Лев Николаевич Толстой всегда говорил о художественном произведении как о собрании мыслей, «сцепленных между собой» и только в таком сцеплении существующих. А всё произведение – «лабиринт сцеплений». Смысл его рождается из «сцепления» образов, эпизодов, картин, мотивов, деталей. Толстой всегда иронически отзывался о тех читателях, которые пытаются найти отдельные мысли в отдельных сценах. Каждая малая сцена уже несёт «большую» мысль всего романа. Она как грань, как один из поворотов в «лабиринте».

Дуэль Пьера с Долоховым является одним из важнейших рубежных событий на жизненном пути Пьера, окончанием одного этапа и началом другого.

Уже во время обеда, предшествующего дуэли, Пьер сидел, «остановив глаза, с видом совершенной рассеянности… Лицо его было уныло и мрачно». Он полностью погружен в себя. Создается ощущение, что его мучит проблема, которую он не может для себя разрешить. В нем как будто сталкиваются два начала: свойственное ему благодушие и начало, чуждое ему: агрессивность, эгоизм, присущее таким героям, как Долохов, Анатоль Курагин, Наполеон. Оба эти начала продолжают бороться в Пьере на протяжении всего эпизода.

И постепенно то состояние, которое Лев Николаевич называл словом «война», начинает овладевать героем:

Пьер взглянул на Долохова, зрачки его опустились, что-то страшное и безобразное, мутившее его во все время обеда, поднялось и овладело им.

Далее, казалось бы, победа этого начала не была столь безоговорочной, так как Пьер не был уверен в вине Долохова и в своем праве судить его. Но надежда оказалась иллюзорной, потому что тут же отрезвляюще зазвучало, что «именно в те минуты, когда ему приходили такие мысли, он с особенно спокойным и рассеянным видом…спрашивал: «Скоро ли и готово ли?». А дальше, в ответ на робкую мысль, что то, что они с Долоховым затеяли, «ужасно глупо», звучит резкое:

Нет, об чем же говорить!.. Все равно…

Разум Пьера уже не подчиняется ему, герой не управляет собой. И это происходит не только с Пьером, но и с другими героями. Добрейший и честнейший Николай Ростов «недоброжелательно смотрел на Пьера» за обедом. Создается впечатление, что взоры героев подернуты пеленой. Ведь не зря, наверное, на поляне, где происходит дуэль, стоит такой туман, что герои плохо видят друг друга уже за сорок шагов. Они из-за тумана «неясно» различают, что в противоположные стороны разошлись люди, а не абстрактные фигуры. Для Долохова все, что происходит на поляне, - не дуэль, а охота: ему убить человека значит то же самое, что охотнику не упустить медведя. Но все-таки что-то героев смущает, что-то они различают в тумане, что-то их останавливает. Они медлят начинать. Все молчат.
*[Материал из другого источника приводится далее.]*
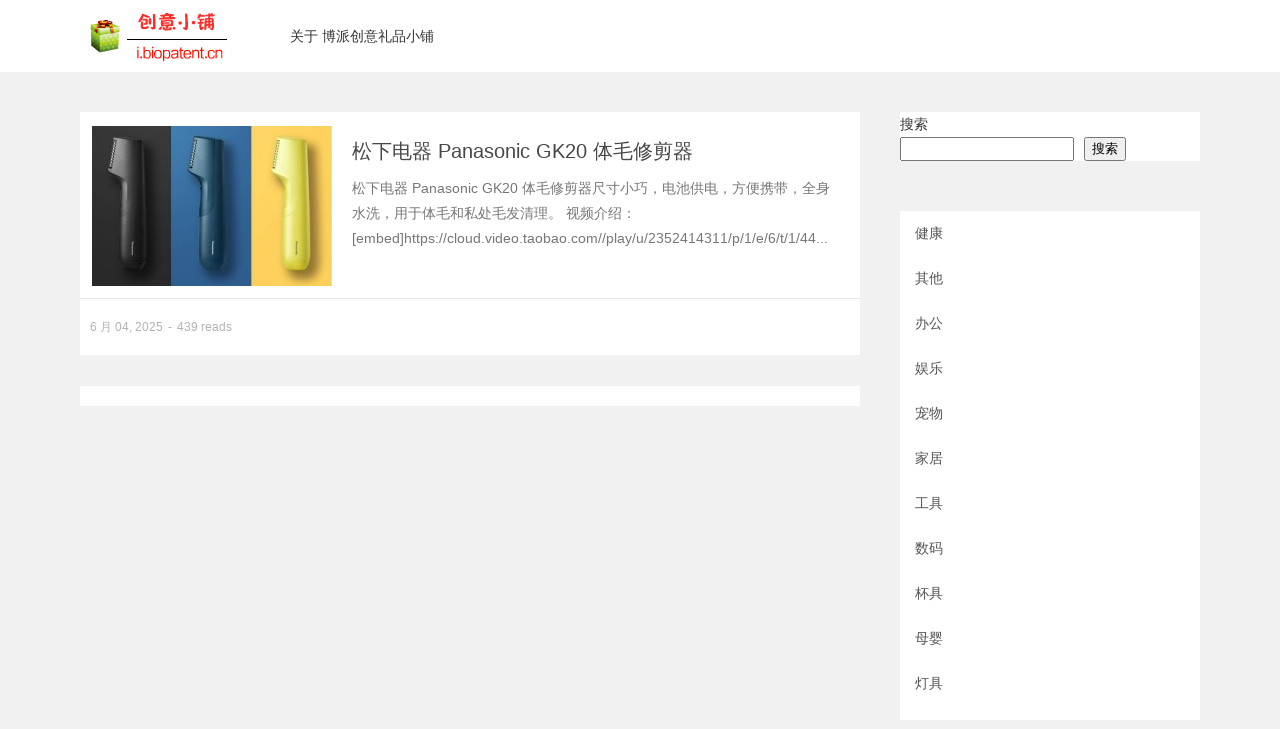

--- FILE ---
content_type: text/html; charset=utf-8
request_url: https://www.google.com/recaptcha/api2/aframe
body_size: 267
content:
<!DOCTYPE HTML><html><head><meta http-equiv="content-type" content="text/html; charset=UTF-8"></head><body><script nonce="IlHf5WfvxzHwbdb7Jp69tg">/** Anti-fraud and anti-abuse applications only. See google.com/recaptcha */ try{var clients={'sodar':'https://pagead2.googlesyndication.com/pagead/sodar?'};window.addEventListener("message",function(a){try{if(a.source===window.parent){var b=JSON.parse(a.data);var c=clients[b['id']];if(c){var d=document.createElement('img');d.src=c+b['params']+'&rc='+(localStorage.getItem("rc::a")?sessionStorage.getItem("rc::b"):"");window.document.body.appendChild(d);sessionStorage.setItem("rc::e",parseInt(sessionStorage.getItem("rc::e")||0)+1);localStorage.setItem("rc::h",'1769244767005');}}}catch(b){}});window.parent.postMessage("_grecaptcha_ready", "*");}catch(b){}</script></body></html>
Но для автора очевидно, что дело должно совершиться независимо от воли людей. И оно совершилось, несмотря на то что в Пьере всё же продолжается борьба. Автор говорит, что «Пьер быстрыми шагами пошел вперед, сбиваясь с протоптанной дорожки…», но подчиняясь окрику Долохова, стал целиться. На его лице улыбка «сожаления и раскаяния», но он беспомощен перед той силой, которая овладела им во время обеда.

После этого эпизода своей жизни Пьер на некоторое время погрузится в странное состояние. Он не сможет связать воедино исторические и жизненные факты, у него появится ощущение, что его разум работает вхолостую, он потеряет чувство целостности мира, который для него распадется на отдельные мелкие части, будучи ввергнутым в состояние «войны».

Так маленький эпизод становится лабиринтным поворотом большого романа, а заключённая в нём мысль – гранью той главной, которая на языке Толстого звучит как «война и мир».